Identifikace kognátů v mluvených datech

Thesis title in Czech:	Identifikace kognátů v mluvených datech
Thesis title in English:	Cognate Identification in Spoken Language Data
Key words:	kognát\|zpracování řeči
English key words:	cognate\|speech processing
Academic year of topic announcement:	2025/2026
Thesis type:	diploma thesis
Thesis language:
Department:	Institute of Formal and Applied Linguistics (32-UFAL)
Supervisor:	prof. Ing. Zdeněk Žabokrtský, Ph.D.
Author:	hidden - assigned and confirmed by the Study Dept.
Date of registration:	02.05.2025
Date of assignment:	02.05.2025
Confirmed by Study dept. on:	02.05.2025

Guidelines

Cognates, in a broad sense, are words in different languages with a common etymological origin. Cognates play an important role in understanding historical language development [1] and improving multilingual applications like speech translation and cross-lingual information retrieval [2].

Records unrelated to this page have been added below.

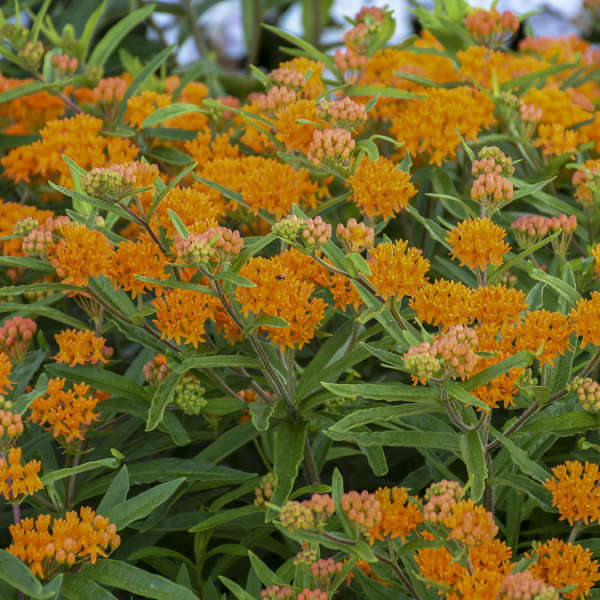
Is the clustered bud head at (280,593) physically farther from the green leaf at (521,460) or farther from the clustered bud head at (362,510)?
the green leaf at (521,460)

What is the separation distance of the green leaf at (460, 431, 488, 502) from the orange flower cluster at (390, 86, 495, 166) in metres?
0.96

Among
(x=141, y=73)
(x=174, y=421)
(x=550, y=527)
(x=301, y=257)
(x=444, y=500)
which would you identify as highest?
(x=141, y=73)

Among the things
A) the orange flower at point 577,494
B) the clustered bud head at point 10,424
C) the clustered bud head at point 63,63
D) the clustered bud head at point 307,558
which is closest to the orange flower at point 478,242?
the orange flower at point 577,494

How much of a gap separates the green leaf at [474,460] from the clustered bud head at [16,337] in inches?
41.1

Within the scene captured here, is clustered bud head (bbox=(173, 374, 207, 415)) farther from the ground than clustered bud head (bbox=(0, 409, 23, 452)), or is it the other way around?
clustered bud head (bbox=(0, 409, 23, 452))

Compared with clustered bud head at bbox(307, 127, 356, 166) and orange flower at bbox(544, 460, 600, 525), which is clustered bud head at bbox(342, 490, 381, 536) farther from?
clustered bud head at bbox(307, 127, 356, 166)

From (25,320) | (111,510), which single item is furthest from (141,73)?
(111,510)

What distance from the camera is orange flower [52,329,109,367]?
1.88 m

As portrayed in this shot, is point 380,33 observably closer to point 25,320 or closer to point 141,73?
point 141,73

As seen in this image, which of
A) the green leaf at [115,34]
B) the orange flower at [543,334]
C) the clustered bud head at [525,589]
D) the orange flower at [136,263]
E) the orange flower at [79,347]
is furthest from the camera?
the green leaf at [115,34]

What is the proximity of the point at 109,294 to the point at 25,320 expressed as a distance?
276 millimetres

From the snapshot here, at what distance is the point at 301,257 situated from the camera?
1.80 m

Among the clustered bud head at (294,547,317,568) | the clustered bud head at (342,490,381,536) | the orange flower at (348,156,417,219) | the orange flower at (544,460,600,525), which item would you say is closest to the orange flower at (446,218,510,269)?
the orange flower at (348,156,417,219)

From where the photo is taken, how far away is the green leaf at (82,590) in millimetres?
1482
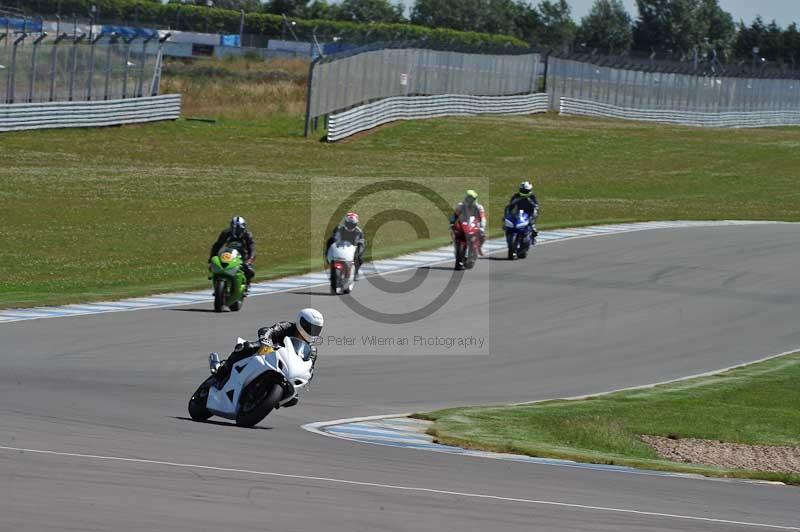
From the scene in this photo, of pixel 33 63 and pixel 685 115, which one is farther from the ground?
pixel 33 63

While most existing work focuses on cognate identification in written texts [3], identifying cognates in spoken data (such as audio recordings or transcriptions) presents additional challenges due to phonetic variation, pronunciation differences, and potential transcription errors. On the other hand, leveraging spoken input can help bypass issues associated with diverse writing systems and orthographic conventions across languages.

The aim of the thesis is to experimentally explore the possibilities of automatic cognate discovery across languages based on audio recordings. The student will collect suitable data, in particular audio recordings in several languages and existing databases of cognates in written form, and will become familiar with existing software tools for automatic transcription in these languages. Furthermore, the student will propose, design and build a system (using machine learning frameworks) for the automatic extraction of cognates from spoken data, either directly from the audio signal or from its transcription. The student will also design an appropriate evaluation metric to measure the accuracy of the identified cognates and will experimentally assess the performance of different methods.

References

[1] Wu, Mei-Shin, and Johann-Mattis List. "Annotating cognates in phylogenetic studies of Southeast Asian languages." Language Dynamics and Change 13.2 (2023): 161-197.

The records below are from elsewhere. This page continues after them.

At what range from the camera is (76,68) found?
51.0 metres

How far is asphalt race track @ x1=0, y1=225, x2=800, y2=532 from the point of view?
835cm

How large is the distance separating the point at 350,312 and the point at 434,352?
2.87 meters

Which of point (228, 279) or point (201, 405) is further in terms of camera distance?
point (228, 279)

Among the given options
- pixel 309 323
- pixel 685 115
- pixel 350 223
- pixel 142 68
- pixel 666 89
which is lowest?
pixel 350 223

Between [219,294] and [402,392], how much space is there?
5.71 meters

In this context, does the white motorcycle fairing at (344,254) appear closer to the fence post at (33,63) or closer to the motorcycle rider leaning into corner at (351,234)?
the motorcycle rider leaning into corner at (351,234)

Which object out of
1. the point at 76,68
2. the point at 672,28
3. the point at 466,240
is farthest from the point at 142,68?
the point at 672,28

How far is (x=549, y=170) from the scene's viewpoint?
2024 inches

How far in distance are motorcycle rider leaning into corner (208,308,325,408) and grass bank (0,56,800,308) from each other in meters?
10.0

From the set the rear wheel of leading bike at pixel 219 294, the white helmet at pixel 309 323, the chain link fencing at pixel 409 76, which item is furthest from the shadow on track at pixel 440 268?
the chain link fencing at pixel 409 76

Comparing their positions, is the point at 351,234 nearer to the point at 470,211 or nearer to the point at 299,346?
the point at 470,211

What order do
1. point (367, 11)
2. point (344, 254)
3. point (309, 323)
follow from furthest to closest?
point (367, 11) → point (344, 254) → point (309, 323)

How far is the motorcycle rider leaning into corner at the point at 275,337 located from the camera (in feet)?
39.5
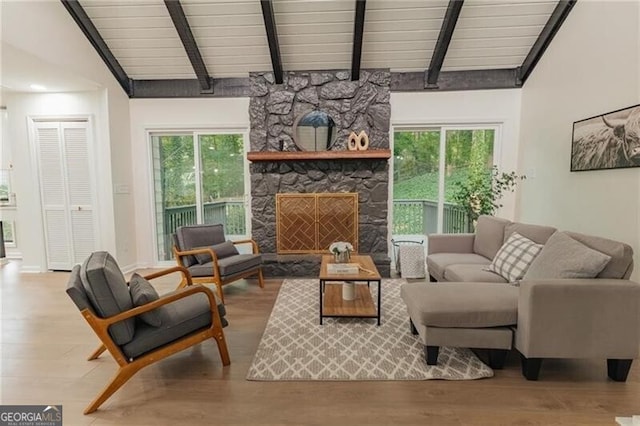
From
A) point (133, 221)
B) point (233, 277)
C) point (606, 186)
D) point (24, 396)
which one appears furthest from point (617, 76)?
point (133, 221)

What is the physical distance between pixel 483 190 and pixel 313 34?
2.97 m

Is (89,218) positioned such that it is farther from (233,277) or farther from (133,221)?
(233,277)

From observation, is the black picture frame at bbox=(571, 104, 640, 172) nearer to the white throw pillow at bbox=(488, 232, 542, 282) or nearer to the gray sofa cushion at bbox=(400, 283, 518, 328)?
the white throw pillow at bbox=(488, 232, 542, 282)

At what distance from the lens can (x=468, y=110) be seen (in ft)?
14.8

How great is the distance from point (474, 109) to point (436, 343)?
3571mm

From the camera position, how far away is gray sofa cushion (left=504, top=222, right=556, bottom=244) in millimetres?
2824

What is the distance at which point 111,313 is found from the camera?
6.14ft

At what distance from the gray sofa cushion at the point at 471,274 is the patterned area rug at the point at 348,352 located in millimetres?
584

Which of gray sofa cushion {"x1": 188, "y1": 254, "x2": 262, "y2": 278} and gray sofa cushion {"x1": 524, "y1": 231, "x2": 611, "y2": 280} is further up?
gray sofa cushion {"x1": 524, "y1": 231, "x2": 611, "y2": 280}

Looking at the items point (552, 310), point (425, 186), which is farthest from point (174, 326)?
point (425, 186)

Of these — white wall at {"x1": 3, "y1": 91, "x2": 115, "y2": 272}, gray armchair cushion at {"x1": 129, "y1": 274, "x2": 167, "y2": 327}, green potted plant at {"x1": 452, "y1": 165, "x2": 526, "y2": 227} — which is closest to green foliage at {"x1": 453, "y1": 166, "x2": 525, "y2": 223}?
green potted plant at {"x1": 452, "y1": 165, "x2": 526, "y2": 227}

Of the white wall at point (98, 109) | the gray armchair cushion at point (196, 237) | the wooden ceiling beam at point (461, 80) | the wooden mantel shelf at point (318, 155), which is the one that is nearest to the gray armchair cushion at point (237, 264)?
the gray armchair cushion at point (196, 237)

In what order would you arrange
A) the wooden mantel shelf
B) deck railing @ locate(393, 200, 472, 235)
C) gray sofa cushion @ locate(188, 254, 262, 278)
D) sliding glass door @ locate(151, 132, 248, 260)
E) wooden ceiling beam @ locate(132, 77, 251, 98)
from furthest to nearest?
sliding glass door @ locate(151, 132, 248, 260) < deck railing @ locate(393, 200, 472, 235) < wooden ceiling beam @ locate(132, 77, 251, 98) < the wooden mantel shelf < gray sofa cushion @ locate(188, 254, 262, 278)

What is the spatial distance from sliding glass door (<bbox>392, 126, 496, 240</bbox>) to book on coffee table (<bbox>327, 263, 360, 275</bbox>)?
2.04 metres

[2 ] Fourrier, Clémentine, Rachel Bawden, and Benoît Sagot. "Can Cognate Prediction Be Modelled as a Low-Resource Machine Translation Task?." ACL-IJCNLP 2021-Findings of the Association for Computational Linguistics. 2021.

[3] Batsuren, Khuyagbaatar, Gábor Bella, and Fausto Giunchiglia. "A large and evolving cognate database." Language Resources and Evaluation (2022): 1-25.